* _TASKS TO PERFORM_
- a) In the guide on adding an instruction to the GNU assembler, which extension does cv.starti belong to?
- b) List every field name shown in the bit-layout table for cv.starti in the GNU assembler guide.
- c) Continue the guide on adding an instruction to the GNU assembler after its last sentence.

* _SOURCE TEXT_

========

How to add an instruction to the GNU assembler
We can use cv.starti
as an example. It is part of the hardware loops extension and declares the address of the offset to the start of the loop as well as the loop number, 0 or 1 depending if it is an inner or outer loop.
-
cv.starti Ln, uimmL
-
Ln
: is it inner or outer loop? -
uimmL
: offset of the start of the loop.
BITS | 31 20 | 19 15 | 14 12 | 11 08 | 7 | 06 00 |
---|---|---|---|---|---|---|
FIELD | uimmL[11:0] | rs1 | funct3 | rd | ln | opcode |
So: XXXX XXXX XXXX 00000 000 0000 X 111 1011
Summary of Changes
We need to change the opcodes
library (opcodes/
):
- Table driven encoding and decoding of instructions (
riscv-opc.c
(encoding) andriscv-dis.c
(decoding)). - Change the assembler (
gas/config
) to use the new tables (tc-riscv.c
andtc-riscv.h
). - Extend relocations: modify BFD in
bfd/
.
riscv-opc.c
Entry in riscv-opc.c
:
{"cv.starti", 0, INSN_CLASS_COREV_HWLP, "di,b1", MATCH_CV_STARTI, MASK_CV_STARTI, match_opcode, 0}
- Instruction mnemonic:
cv.starti
- xLen: base ISA required for this, either
32
(RV32),64
(RV64) or0
(both). - Instruction class: defined in
include/opcode/riscv.h:riscv_insn_class
. - Instruction operands:
di
maps to the loop number andb1
maps to the unsigned immediate value (cv.starti Ln(di), uimmL(b1)
). - Match and Mask: defined in
include/opcode/riscv-opc.h
, mask being the preset bits and match the opcode. Instruction masks are used to hard code common encoding fields in the instruction, such as the opcode, and to mask preset bits with 1 in the operand encoding fields. You can see that how it is calculated here. So if you exclusive OR something with the MATCH, and all bits are the same as MASK, then the return will be 0((insn ^ MATCH) & MASK) == 0
.
Here it hard codes the source register, function, the destination register and the opcode. We then have our match field checking the encoding.

========

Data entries
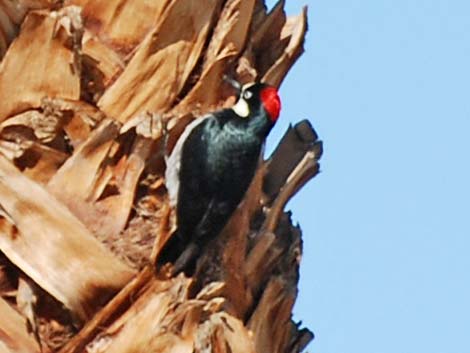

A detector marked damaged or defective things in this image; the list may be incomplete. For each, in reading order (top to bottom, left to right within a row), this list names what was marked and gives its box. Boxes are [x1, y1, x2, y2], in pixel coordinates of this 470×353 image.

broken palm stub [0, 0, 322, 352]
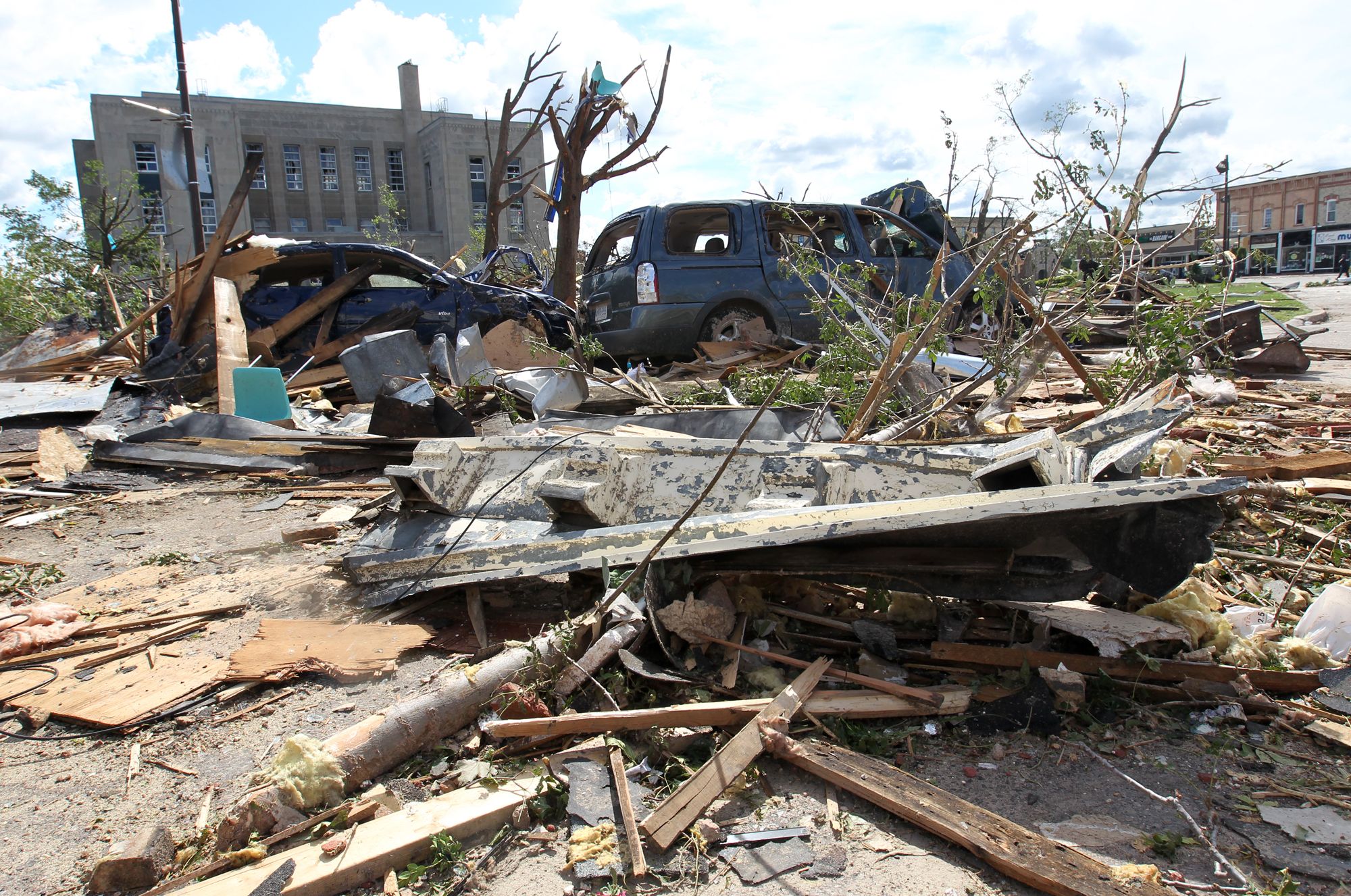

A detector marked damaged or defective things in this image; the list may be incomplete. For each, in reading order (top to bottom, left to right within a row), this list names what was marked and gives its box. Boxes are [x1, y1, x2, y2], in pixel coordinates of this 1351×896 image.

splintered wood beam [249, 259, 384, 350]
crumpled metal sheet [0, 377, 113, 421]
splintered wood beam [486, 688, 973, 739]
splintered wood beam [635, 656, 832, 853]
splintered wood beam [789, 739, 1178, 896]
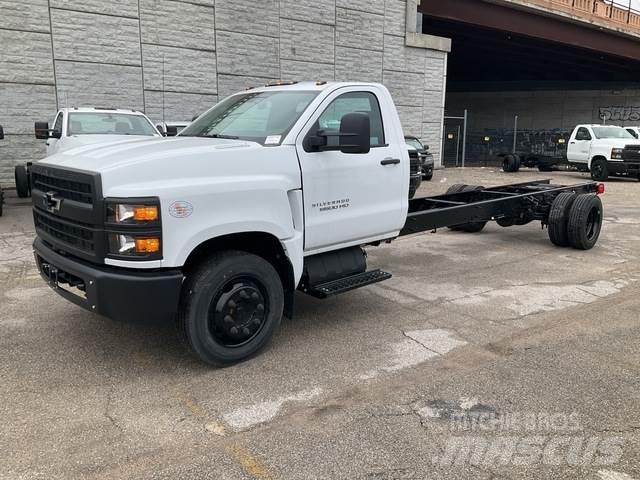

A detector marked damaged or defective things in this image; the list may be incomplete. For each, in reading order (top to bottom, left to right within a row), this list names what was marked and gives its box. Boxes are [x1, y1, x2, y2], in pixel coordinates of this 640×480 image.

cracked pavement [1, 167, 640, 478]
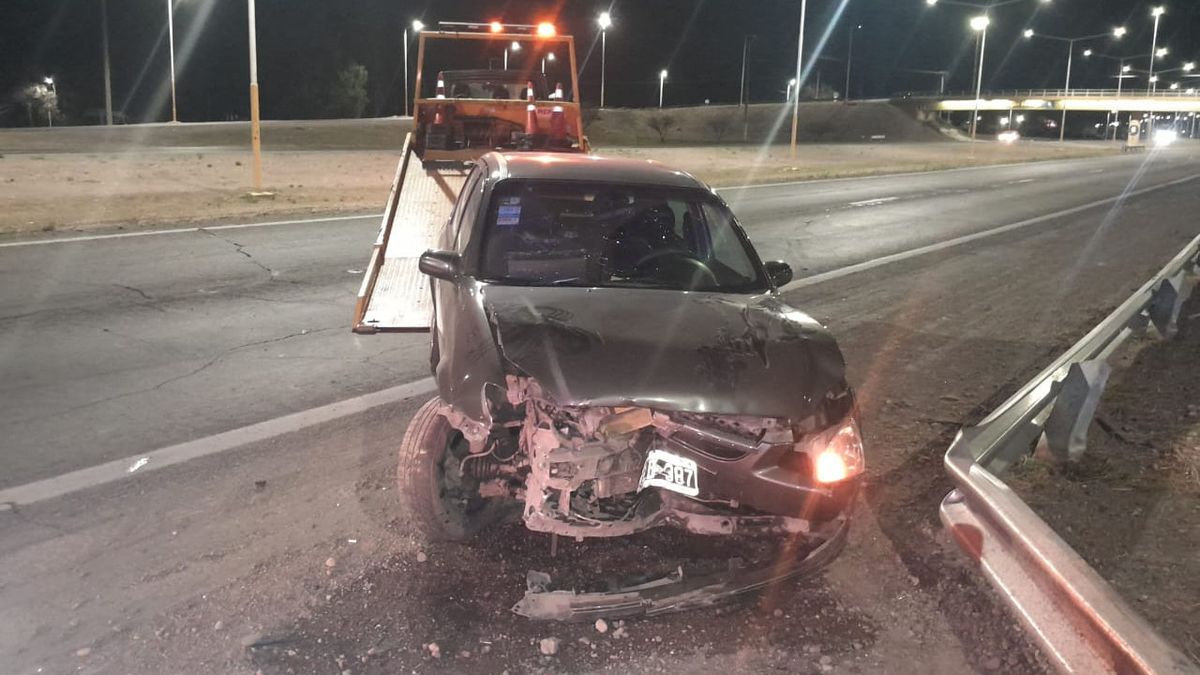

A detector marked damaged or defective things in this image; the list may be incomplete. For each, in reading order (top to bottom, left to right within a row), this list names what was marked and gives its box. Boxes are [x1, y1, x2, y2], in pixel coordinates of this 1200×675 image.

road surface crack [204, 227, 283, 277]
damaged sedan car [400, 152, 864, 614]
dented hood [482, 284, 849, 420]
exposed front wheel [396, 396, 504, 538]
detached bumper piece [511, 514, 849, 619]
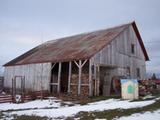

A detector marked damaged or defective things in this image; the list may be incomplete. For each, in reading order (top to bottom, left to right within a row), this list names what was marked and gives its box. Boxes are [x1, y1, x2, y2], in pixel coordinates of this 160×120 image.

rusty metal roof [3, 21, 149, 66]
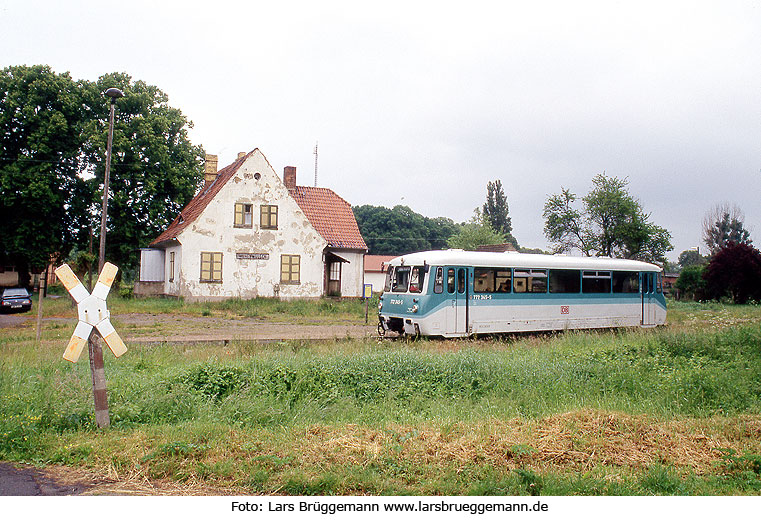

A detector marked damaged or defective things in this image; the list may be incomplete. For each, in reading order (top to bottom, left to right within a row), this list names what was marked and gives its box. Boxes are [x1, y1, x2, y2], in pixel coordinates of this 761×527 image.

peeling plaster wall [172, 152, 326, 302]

========

* _WRITTEN RESPONSES_
- a) The hardware loops extension.

- b) uimmL[11:0], rs1, funct3, rd, ln, opcode

- c)
- Match function: determines if a word corresponds to this instruction, if the instruction doesn’t require additional assistance then you can use
match_opcode
. It checks the logic behind mask and match:
static int
match_opcode (const struct riscv_opcode *op, insn_t insn)
{
return ((insn ^ op->match) & op->mask) == 0;
}
- Pinfo: collection of bits describing the instruction, mainly any relevant hazard information.
Riscv-dis.c
Here we add the instructions to the print_insn_args
function, which disassembles the bit stream:
/* CORE-V Specific. */
case 'b':
if (oparg[1] == '1')
{
info->target = (EXTRACT_ITYPE_IMM (l)<<1) + pc; ++oparg;
(*info->print_address_func) (info->target, info);
break;
}
EXTRACT_ITYPE_UIMM (l)
: extracts only the required bits froml
, defined ininclude/opcode/riscv.h
:
#define EXTRACT_CV_HWLP_UIMM5(x) \
(RV_X(x, 15, 5))
#define RV_X(x, s, n) (((x) >> (s)) & ((1 << (n)) - 1))
Then we go to gas/config/tc-riscv.c
and add the instructions to the validate_riscv_insn
function - which validates all bits in the instruction are set:
case 'd':
if (oparg[1] == 'i')
{
used_bits |= ENCODE_CV_HWLP_LN(-1U);
++oparg;
break;
}
You can see this ENCODE_CV_HWLP_LN
macro in include/opcode/riscv.h
:
#define ENCODE_CV_HWLP_LN(x) \
(RV_X(x, 0, 1) << 7)
Add the operand to the riscv_ip
function - which assembles an instruction into its binary format:
case 'd': /* Destination register. */
if (oparg[1] == 'i')
{
++oparg;
my_getExpression (imm_expr, asarg);
asarg = expr_end;
if (imm_expr->X_op != O_constant ||
imm_expr->X_add_number < 0 || imm_expr->X_add_number > 1)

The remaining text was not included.